:: Task instructions ::
Copy each line containing "reedbuck" from the listing below.

:: Provided data ::
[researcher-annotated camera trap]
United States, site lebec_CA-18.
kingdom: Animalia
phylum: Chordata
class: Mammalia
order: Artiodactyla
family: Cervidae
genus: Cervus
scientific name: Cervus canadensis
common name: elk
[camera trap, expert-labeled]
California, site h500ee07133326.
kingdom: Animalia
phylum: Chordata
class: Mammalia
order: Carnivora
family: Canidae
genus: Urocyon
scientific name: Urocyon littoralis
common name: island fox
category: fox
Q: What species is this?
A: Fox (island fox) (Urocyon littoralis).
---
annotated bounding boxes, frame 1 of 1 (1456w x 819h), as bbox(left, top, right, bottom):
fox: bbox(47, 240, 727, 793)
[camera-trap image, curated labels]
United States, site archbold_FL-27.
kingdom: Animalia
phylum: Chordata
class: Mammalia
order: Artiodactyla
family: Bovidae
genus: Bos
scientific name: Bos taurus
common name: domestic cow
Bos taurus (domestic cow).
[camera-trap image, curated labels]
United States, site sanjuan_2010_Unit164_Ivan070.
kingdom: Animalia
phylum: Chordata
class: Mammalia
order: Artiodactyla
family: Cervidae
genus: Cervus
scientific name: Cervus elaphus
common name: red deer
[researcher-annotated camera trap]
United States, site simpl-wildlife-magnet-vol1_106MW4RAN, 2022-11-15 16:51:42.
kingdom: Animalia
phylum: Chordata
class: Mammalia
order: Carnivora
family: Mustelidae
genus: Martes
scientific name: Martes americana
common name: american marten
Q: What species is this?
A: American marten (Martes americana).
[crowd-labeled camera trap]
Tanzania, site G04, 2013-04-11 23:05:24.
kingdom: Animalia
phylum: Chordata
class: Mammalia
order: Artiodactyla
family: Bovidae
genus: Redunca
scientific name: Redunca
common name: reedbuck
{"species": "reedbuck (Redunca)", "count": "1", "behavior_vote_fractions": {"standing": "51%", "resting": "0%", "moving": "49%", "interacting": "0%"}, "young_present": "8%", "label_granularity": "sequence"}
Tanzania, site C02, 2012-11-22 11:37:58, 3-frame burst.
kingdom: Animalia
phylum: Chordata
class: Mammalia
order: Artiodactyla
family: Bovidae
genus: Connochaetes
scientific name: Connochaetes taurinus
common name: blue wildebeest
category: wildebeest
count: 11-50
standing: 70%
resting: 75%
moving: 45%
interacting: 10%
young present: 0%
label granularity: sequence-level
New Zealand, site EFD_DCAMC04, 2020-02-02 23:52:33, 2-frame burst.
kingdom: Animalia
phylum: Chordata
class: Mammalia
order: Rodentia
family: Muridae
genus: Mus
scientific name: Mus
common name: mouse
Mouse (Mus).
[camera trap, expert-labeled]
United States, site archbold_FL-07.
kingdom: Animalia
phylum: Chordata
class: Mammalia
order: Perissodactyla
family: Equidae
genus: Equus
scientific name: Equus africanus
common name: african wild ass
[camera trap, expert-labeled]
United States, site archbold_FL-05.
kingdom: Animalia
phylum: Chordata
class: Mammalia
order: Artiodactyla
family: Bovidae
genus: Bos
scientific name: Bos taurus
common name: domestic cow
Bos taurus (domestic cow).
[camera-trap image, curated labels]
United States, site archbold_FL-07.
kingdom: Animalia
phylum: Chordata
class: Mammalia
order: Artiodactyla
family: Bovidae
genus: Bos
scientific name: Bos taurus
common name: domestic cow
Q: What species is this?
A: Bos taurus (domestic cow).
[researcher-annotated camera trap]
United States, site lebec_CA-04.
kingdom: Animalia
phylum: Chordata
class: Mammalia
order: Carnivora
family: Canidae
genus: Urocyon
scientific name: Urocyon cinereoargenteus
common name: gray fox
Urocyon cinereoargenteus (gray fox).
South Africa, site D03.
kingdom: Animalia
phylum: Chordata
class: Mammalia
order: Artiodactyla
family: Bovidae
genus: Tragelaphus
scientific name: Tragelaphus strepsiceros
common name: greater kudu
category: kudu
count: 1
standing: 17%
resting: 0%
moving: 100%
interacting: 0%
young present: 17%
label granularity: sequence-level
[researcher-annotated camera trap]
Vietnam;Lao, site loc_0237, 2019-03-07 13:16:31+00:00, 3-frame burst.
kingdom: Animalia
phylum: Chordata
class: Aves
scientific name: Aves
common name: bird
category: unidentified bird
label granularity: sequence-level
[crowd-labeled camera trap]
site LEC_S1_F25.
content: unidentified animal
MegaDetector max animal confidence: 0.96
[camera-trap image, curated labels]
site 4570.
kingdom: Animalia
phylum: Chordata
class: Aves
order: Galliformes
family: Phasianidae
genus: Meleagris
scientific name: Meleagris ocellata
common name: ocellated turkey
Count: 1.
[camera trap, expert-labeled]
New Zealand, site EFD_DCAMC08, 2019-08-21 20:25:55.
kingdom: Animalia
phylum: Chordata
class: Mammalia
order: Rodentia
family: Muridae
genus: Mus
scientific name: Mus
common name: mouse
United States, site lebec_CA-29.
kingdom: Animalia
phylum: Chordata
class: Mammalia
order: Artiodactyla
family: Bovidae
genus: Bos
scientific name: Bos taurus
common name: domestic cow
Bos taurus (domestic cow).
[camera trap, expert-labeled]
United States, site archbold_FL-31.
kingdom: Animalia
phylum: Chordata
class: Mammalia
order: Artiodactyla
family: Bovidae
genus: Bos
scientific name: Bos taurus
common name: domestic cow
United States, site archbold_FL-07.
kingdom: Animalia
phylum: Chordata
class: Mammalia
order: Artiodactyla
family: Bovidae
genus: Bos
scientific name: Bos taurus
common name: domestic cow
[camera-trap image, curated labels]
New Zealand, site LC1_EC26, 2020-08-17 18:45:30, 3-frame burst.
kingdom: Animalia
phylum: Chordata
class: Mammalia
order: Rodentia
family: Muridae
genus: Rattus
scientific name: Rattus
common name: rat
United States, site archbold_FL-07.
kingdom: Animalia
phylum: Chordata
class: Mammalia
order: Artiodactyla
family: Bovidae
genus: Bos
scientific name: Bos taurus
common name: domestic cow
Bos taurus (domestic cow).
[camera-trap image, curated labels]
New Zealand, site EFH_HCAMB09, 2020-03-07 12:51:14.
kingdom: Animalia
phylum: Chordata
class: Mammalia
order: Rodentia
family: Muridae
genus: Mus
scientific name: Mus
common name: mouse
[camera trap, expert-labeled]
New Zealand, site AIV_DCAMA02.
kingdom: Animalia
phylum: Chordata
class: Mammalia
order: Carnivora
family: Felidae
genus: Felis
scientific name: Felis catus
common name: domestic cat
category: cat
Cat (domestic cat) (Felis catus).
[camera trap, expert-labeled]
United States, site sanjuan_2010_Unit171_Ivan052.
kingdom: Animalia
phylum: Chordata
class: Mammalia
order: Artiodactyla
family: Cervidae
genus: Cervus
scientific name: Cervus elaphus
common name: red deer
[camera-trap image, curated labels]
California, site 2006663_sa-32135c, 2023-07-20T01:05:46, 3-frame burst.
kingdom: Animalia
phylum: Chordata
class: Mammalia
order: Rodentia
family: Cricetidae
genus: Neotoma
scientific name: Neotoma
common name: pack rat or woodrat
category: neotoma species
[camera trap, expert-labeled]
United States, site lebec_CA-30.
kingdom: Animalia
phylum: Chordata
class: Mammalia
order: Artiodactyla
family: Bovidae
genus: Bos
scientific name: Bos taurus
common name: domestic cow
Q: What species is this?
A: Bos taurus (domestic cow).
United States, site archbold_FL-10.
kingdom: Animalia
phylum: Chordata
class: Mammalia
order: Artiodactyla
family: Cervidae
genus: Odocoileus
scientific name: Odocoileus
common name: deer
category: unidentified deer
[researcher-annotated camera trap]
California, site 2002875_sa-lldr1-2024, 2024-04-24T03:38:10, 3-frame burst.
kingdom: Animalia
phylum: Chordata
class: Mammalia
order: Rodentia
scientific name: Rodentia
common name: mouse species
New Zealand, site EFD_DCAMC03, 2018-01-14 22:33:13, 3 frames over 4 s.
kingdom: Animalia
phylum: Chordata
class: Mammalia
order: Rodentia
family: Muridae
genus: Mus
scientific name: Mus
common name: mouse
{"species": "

:: Answer below ::
common name: reedbuck
{"species": "reedbuck (Redunca)", "count": "1", "behavior_vote_fractions": {"standing": "51%", "resting": "0%", "moving": "49%", "interacting": "0%"}, "young_present": "8%", "label_granularity": "sequence"}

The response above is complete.